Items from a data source
>>>>>

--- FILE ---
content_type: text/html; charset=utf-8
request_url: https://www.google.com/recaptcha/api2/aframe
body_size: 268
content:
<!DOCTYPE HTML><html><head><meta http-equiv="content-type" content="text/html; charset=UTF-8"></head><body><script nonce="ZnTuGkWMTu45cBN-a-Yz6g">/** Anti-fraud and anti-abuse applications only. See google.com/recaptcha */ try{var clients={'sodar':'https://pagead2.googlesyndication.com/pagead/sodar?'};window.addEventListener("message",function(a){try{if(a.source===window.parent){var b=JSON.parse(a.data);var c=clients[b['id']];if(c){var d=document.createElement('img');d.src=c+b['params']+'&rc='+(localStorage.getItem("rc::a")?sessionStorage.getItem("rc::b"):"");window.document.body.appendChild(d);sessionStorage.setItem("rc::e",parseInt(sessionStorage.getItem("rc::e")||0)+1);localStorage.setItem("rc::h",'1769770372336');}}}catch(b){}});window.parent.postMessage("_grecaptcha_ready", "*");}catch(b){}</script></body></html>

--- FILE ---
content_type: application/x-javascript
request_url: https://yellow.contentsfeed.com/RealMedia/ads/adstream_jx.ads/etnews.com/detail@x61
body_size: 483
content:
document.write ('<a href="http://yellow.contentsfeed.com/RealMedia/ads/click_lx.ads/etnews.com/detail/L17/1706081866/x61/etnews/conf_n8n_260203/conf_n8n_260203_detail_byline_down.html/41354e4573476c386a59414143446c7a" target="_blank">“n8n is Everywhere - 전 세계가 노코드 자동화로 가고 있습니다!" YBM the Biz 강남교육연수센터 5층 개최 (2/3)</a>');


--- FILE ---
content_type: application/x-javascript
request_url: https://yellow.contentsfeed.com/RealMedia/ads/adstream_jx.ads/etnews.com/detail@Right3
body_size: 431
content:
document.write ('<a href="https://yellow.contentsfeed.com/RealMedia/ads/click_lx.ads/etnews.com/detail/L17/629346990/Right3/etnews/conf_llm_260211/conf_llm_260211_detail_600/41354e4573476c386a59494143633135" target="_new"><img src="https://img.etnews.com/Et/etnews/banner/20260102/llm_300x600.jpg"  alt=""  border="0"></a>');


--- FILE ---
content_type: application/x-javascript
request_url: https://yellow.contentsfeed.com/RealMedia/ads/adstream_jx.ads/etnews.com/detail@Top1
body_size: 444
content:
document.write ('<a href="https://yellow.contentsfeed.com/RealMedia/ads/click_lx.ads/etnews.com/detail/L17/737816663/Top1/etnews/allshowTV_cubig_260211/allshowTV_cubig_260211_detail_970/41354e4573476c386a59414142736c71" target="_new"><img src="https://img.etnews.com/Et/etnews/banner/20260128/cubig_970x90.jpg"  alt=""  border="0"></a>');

<<<<<

- Problem to solve -
The records must be given again in full, exactly as they were written.

- Solution to this problem -
--- FILE ---
content_type: text/html; charset=utf-8
request_url: https://www.google.com/recaptcha/api2/aframe
body_size: 268
content:
<!DOCTYPE HTML><html><head><meta http-equiv="content-type" content="text/html; charset=UTF-8"></head><body><script nonce="ZnTuGkWMTu45cBN-a-Yz6g">/** Anti-fraud and anti-abuse applications only. See google.com/recaptcha */ try{var clients={'sodar':'https://pagead2.googlesyndication.com/pagead/sodar?'};window.addEventListener("message",function(a){try{if(a.source===window.parent){var b=JSON.parse(a.data);var c=clients[b['id']];if(c){var d=document.createElement('img');d.src=c+b['params']+'&rc='+(localStorage.getItem("rc::a")?sessionStorage.getItem("rc::b"):"");window.document.body.appendChild(d);sessionStorage.setItem("rc::e",parseInt(sessionStorage.getItem("rc::e")||0)+1);localStorage.setItem("rc::h",'1769770372336');}}}catch(b){}});window.parent.postMessage("_grecaptcha_ready", "*");}catch(b){}</script></body></html>

--- FILE ---
content_type: application/x-javascript
request_url: https://yellow.contentsfeed.com/RealMedia/ads/adstream_jx.ads/etnews.com/detail@x61
body_size: 483
content:
document.write ('<a href="http://yellow.contentsfeed.com/RealMedia/ads/click_lx.ads/etnews.com/detail/L17/1706081866/x61/etnews/conf_n8n_260203/conf_n8n_260203_detail_byline_down.html/41354e4573476c386a59414143446c7a" target="_blank">“n8n is Everywhere - 전 세계가 노코드 자동화로 가고 있습니다!" YBM the Biz 강남교육연수센터 5층 개최 (2/3)</a>');


--- FILE ---
content_type: application/x-javascript
request_url: https://yellow.contentsfeed.com/RealMedia/ads/adstream_jx.ads/etnews.com/detail@Right3
body_size: 431
content:
document.write ('<a href="https://yellow.contentsfeed.com/RealMedia/ads/click_lx.ads/etnews.com/detail/L17/629346990/Right3/etnews/conf_llm_260211/conf_llm_260211_detail_600/41354e4573476c386a59494143633135" target="_new"><img src="https://img.etnews.com/Et/etnews/banner/20260102/llm_300x600.jpg"  alt=""  border="0"></a>');


--- FILE ---
content_type: application/x-javascript
request_url: https://yellow.contentsfeed.com/RealMedia/ads/adstream_jx.ads/etnews.com/detail@Top1
body_size: 444
content:
document.write ('<a href="https://yellow.contentsfeed.com/RealMedia/ads/click_lx.ads/etnews.com/detail/L17/737816663/Top1/etnews/allshowTV_cubig_260211/allshowTV_cubig_260211_detail_970/41354e4573476c386a59414142736c71" target="_new"><img src="https://img.etnews.com/Et/etnews/banner/20260128/cubig_970x90.jpg"  alt=""  border="0"></a>');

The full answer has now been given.